_Instruction:_ Transcribe the data in full and exactly, omitting any pictures.

═══ Records shown

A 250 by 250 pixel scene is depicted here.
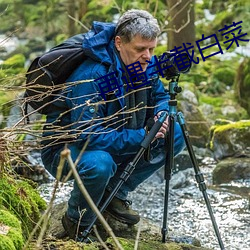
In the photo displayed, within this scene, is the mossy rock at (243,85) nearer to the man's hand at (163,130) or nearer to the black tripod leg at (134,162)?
the man's hand at (163,130)

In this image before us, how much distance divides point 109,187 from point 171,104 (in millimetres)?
692

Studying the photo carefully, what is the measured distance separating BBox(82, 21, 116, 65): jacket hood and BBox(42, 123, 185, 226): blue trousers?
0.52 meters

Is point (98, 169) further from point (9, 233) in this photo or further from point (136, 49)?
point (9, 233)

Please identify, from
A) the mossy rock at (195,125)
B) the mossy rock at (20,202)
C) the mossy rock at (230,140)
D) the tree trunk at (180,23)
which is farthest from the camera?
the tree trunk at (180,23)

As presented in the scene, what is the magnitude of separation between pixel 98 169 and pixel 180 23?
7.30m

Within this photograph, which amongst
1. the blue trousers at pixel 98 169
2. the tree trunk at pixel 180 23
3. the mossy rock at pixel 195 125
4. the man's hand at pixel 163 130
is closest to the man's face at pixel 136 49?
the man's hand at pixel 163 130

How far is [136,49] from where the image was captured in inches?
131

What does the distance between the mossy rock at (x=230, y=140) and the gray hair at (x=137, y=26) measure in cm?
357

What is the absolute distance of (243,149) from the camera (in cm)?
668

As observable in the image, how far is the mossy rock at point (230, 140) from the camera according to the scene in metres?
6.70

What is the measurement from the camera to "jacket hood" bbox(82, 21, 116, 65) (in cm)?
332

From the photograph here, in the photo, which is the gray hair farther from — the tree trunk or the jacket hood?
the tree trunk

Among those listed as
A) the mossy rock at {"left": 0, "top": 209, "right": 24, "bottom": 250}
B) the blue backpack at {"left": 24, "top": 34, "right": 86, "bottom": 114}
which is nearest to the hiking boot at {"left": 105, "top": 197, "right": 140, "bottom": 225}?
the blue backpack at {"left": 24, "top": 34, "right": 86, "bottom": 114}

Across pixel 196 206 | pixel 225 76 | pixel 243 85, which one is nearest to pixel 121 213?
pixel 196 206
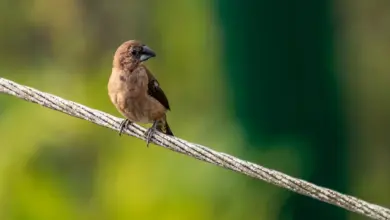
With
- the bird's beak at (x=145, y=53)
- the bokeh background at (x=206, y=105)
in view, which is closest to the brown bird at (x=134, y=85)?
the bird's beak at (x=145, y=53)

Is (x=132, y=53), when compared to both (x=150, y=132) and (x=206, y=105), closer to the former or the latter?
(x=150, y=132)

══════

_Full answer:_
A 250 by 250 pixel scene is depicted here.
In the photo displayed, within this scene, is the mossy rock at (243,85) nearer to the man's hand at (163,130) or nearer to the black tripod leg at (134,162)?
the man's hand at (163,130)

In this image before us, how much distance divides point 109,187 from point 171,104 (in millimetres)?
692

Studying the photo carefully, what is the measured distance separating BBox(82, 21, 116, 65): jacket hood and BBox(42, 123, 185, 226): blue trousers?
0.52 meters

Is point (98, 169) further from point (9, 233) in this photo or further from point (136, 49)?
point (9, 233)

Please identify, from
A) the mossy rock at (195,125)
B) the mossy rock at (20,202)
C) the mossy rock at (230,140)
D) the tree trunk at (180,23)
which is farthest from the camera?
the tree trunk at (180,23)

As presented in the scene, what is the magnitude of separation between pixel 98 169 and pixel 180 23?
7.30m

Within this photograph, which amongst
1. the blue trousers at pixel 98 169
2. the tree trunk at pixel 180 23
3. the mossy rock at pixel 195 125
4. the man's hand at pixel 163 130
is closest to the man's face at pixel 136 49?
the man's hand at pixel 163 130

How far is [136,49] from where the image was captured in inches?
131

What does the distance between the mossy rock at (x=230, y=140) and the gray hair at (x=137, y=26) measure in cm?
357

What is the absolute distance of (243,149) from the camera (in cm)?
668

As observable in the image, how far is the mossy rock at point (230, 140) from the camera according to the scene in metres?
6.70

What is the measurement from the camera to "jacket hood" bbox(82, 21, 116, 65) (in cm)?
332

From the photograph here, in the photo, which is the gray hair farther from — the tree trunk or the jacket hood?
the tree trunk

Among those listed as
A) the mossy rock at {"left": 0, "top": 209, "right": 24, "bottom": 250}
B) the blue backpack at {"left": 24, "top": 34, "right": 86, "bottom": 114}
which is nearest to the hiking boot at {"left": 105, "top": 197, "right": 140, "bottom": 225}?
the blue backpack at {"left": 24, "top": 34, "right": 86, "bottom": 114}

Across pixel 196 206 | pixel 225 76 | pixel 243 85, which one is nearest to pixel 121 213?
pixel 196 206
With
- the bird's beak at (x=145, y=53)
- the bokeh background at (x=206, y=105)
in view, which is closest to the brown bird at (x=134, y=85)?
the bird's beak at (x=145, y=53)

Is (x=132, y=53), when compared to both (x=150, y=132) and (x=206, y=105), closer to the former or the latter?
(x=150, y=132)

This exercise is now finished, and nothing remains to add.